Before we venture further into this topic, a disclaimer is in order; This is NOT a guide on how to find love, latently added to a chess site, nor is this a way to woo Irina Krush, Kosteniuk, or Zenyuk (one can only dream!!). Romance and courtship, like many other things, share the means-end structure with our Game of Kings, in the sense that many things can happen, or more accurately, go wrong! I want to open your eyes to a new way to look at romance, whether you’re a young Alekhine with no luck with women, or a natural Lord Byron who doesn’t know what a Rook is.
I could easily make this an article of my search for romance in chess terms, translating the first date as ‘queenside castling’ (both can only be done once, and on the terms of the queen!), but I don’t like to show draws and losses… Maybe at the end of this article, you can associate chess and the eternal struggle of courtship the same way that Josh Waitzkin did with chess and martial arts. So without further ado… I bring you the first venture of our hero, ever vigilant and good-looking (I wonder who it is)!! He is in the 5th round of the 2011 NC Open, looking to win prize money and rating points. At this point he is feeling great to have done so well playing in a section where 60% of the playing field is higher rated than him. He detaches himself from doubt and falls back on his optimism, confidence, and the skill therein.

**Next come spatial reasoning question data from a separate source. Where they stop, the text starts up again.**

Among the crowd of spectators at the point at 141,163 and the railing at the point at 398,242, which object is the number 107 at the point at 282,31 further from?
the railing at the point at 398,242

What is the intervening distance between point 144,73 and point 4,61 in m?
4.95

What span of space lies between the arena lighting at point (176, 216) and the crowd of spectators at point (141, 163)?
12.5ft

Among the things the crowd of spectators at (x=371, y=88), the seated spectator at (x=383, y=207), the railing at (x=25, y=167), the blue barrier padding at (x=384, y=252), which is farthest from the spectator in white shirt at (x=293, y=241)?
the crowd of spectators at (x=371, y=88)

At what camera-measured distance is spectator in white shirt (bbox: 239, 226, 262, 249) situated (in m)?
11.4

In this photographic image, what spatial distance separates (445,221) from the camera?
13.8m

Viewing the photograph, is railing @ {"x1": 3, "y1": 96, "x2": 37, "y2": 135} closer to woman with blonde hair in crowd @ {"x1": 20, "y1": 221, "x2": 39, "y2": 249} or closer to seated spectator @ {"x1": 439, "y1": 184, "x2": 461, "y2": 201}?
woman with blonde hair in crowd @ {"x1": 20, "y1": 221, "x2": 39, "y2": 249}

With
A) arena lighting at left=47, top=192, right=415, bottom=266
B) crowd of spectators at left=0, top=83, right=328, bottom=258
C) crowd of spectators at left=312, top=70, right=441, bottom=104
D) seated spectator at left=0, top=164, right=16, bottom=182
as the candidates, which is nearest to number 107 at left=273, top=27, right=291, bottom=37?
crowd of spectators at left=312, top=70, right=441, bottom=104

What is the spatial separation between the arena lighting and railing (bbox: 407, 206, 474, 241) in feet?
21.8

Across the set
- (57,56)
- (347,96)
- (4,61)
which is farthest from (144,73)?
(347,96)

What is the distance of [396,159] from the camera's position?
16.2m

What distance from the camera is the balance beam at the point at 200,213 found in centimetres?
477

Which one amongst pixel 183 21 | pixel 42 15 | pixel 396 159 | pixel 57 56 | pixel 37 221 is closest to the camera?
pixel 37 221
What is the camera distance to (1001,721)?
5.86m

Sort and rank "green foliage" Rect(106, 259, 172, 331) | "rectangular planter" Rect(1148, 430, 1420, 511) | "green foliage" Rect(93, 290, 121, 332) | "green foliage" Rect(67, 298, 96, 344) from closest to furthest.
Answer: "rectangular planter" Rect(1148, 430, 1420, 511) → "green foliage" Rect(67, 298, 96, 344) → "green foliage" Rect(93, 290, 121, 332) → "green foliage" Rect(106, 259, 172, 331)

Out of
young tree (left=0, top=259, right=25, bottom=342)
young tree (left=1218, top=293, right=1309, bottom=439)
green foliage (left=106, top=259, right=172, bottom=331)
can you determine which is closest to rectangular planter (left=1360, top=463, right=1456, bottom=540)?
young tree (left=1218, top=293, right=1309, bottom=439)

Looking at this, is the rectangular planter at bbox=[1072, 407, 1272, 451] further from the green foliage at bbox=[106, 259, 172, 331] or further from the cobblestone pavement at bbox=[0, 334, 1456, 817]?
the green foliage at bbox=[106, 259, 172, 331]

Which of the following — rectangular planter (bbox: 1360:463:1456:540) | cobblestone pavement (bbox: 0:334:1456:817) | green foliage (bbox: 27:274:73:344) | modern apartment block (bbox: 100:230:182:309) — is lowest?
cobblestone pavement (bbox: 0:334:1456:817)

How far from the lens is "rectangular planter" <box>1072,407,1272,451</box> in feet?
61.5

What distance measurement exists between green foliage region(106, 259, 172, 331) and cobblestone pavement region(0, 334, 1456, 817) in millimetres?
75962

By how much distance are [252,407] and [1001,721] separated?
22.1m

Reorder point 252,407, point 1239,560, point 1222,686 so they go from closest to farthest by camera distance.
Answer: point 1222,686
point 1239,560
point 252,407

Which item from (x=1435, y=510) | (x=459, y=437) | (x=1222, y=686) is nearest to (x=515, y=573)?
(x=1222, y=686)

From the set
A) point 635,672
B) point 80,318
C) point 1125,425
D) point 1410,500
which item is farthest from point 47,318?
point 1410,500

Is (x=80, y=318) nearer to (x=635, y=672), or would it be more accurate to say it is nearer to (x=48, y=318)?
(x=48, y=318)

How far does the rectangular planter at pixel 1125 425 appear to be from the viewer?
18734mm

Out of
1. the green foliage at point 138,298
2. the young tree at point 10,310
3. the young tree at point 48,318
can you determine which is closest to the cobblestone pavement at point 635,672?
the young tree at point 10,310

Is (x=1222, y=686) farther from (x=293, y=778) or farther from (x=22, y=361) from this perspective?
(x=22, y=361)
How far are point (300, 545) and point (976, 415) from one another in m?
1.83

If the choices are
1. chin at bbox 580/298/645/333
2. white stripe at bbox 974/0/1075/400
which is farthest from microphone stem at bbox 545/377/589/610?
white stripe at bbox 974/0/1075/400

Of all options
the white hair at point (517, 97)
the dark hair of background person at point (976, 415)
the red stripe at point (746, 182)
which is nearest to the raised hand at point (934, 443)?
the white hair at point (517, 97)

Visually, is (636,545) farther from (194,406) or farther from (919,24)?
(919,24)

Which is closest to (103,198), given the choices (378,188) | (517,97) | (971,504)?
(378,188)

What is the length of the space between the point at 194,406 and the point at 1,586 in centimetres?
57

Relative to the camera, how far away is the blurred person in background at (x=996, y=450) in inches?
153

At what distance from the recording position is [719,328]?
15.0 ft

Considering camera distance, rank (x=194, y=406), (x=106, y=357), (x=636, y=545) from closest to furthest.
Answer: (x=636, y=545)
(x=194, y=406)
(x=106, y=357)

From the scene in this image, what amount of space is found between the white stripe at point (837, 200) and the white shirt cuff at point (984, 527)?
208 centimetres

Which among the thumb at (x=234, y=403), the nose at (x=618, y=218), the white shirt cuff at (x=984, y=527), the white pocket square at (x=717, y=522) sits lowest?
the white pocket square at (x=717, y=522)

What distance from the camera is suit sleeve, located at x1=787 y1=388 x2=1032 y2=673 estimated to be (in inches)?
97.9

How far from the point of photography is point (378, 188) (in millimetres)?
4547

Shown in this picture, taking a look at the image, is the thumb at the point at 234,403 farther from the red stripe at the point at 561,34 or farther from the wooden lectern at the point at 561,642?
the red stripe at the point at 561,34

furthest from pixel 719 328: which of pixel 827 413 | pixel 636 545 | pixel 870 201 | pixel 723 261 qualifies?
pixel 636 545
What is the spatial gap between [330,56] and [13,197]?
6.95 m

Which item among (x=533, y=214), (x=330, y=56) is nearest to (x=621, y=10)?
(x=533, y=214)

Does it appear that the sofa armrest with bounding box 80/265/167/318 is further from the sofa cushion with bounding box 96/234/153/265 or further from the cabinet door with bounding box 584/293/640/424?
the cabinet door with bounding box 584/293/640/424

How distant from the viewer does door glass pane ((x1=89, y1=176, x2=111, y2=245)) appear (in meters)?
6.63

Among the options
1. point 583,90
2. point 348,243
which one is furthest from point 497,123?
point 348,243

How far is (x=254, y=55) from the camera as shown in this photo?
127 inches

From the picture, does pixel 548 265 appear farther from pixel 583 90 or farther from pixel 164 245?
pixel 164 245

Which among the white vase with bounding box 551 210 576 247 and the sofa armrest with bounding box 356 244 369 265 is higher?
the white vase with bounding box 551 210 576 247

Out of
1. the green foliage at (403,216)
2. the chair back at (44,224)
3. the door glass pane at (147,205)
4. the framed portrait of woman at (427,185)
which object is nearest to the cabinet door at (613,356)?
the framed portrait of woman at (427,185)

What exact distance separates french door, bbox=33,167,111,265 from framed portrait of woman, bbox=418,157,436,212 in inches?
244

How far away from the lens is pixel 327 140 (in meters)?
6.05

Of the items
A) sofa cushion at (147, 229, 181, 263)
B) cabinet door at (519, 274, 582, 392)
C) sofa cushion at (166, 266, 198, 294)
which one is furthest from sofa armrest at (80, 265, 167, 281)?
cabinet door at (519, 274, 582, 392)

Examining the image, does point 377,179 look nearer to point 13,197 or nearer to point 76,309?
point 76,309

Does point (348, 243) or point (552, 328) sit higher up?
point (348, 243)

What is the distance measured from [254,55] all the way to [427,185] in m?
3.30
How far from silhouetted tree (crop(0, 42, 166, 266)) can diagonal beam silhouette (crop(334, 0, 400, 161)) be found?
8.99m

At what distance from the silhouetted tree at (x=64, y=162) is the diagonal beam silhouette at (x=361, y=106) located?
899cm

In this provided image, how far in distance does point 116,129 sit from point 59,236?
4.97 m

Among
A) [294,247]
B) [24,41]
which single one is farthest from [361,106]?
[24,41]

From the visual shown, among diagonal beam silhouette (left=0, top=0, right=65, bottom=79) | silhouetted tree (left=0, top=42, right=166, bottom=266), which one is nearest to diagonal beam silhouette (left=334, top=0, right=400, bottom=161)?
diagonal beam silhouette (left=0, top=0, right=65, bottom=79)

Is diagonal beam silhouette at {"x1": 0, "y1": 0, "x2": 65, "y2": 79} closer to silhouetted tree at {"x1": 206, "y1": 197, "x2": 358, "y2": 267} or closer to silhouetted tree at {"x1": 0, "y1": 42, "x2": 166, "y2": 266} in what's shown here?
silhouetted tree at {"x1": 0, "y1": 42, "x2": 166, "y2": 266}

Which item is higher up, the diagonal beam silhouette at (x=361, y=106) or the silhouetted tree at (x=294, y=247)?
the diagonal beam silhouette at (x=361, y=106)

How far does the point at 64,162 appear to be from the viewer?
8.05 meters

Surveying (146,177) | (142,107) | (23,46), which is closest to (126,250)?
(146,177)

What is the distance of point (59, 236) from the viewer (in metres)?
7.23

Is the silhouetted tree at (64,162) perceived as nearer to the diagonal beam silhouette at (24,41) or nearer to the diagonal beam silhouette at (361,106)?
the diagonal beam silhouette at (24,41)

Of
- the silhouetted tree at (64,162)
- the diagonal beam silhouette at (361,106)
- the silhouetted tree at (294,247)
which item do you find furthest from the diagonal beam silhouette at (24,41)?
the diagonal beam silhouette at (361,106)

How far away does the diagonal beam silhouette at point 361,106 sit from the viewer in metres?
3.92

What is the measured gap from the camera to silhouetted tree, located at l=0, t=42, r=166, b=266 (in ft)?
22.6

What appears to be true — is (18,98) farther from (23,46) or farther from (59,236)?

What we find here is a mixture of the indirect approach and the direct approach, applied to chess. My plan was very flexible throughout the game, and finally rested on the bad positioning of the enemy bishop, which was not realized by my opponent until everything was simplified. So this is an interesting correlation that I hope you can apply to your own games. You will find that there are much more like this; I know someone who studies chess by reading Sun Tzu’s classic “The Art of War”! May you win your won games, and also learn from the ones that got away!